#### What is needed
Only the pictures are to be dropped; return all other data below exactly.

=== Material for this exercise ===

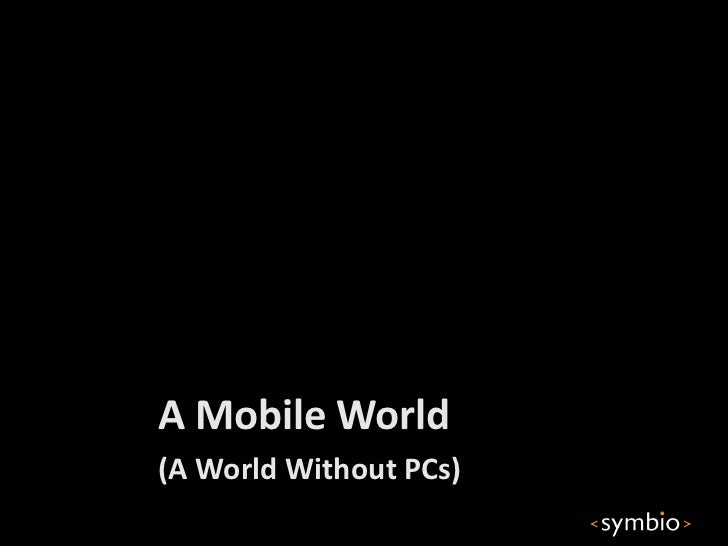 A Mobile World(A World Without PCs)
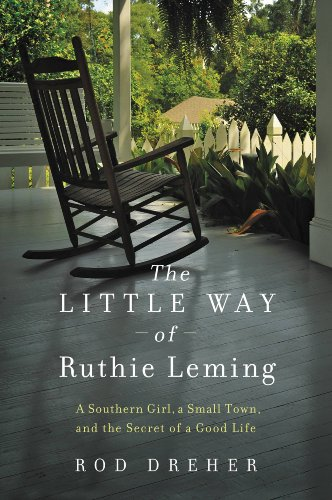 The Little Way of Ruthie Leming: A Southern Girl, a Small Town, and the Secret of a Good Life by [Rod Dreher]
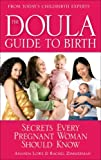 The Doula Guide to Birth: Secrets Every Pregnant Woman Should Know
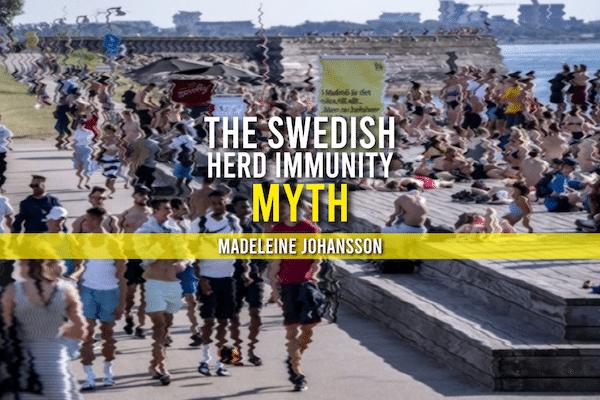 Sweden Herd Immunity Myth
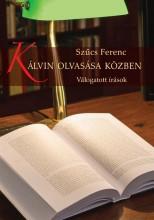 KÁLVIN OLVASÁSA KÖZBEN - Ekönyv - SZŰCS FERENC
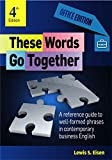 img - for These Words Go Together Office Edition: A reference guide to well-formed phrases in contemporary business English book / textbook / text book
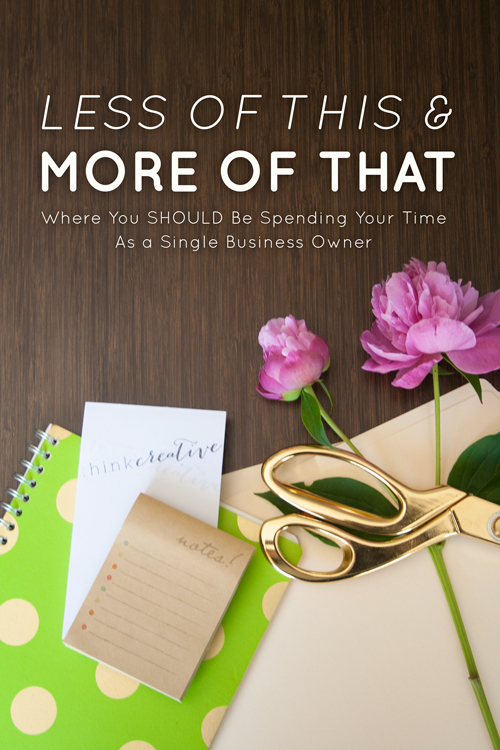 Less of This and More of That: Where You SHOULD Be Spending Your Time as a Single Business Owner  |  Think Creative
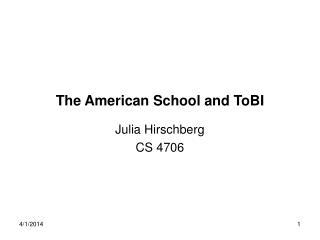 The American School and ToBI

===

#### Task result
 A Mobile World(A World Without PCs)
 The Little Way of Ruthie Leming: A Southern Girl, a Small Town, and the Secret of a Good Life by [Rod Dreher]
 The Doula Guide to Birth: Secrets Every Pregnant Woman Should Know
 Sweden Herd Immunity Myth
 KÁLVIN OLVASÁSA KÖZBEN - Ekönyv - SZŰCS FERENC
 img - for These Words Go Together Office Edition: A reference guide to well-formed phrases in contemporary business English book / textbook / text book
 Less of This and More of That: Where You SHOULD Be Spending Your Time as a Single Business Owner  |  Think Creative
 The American School and ToBI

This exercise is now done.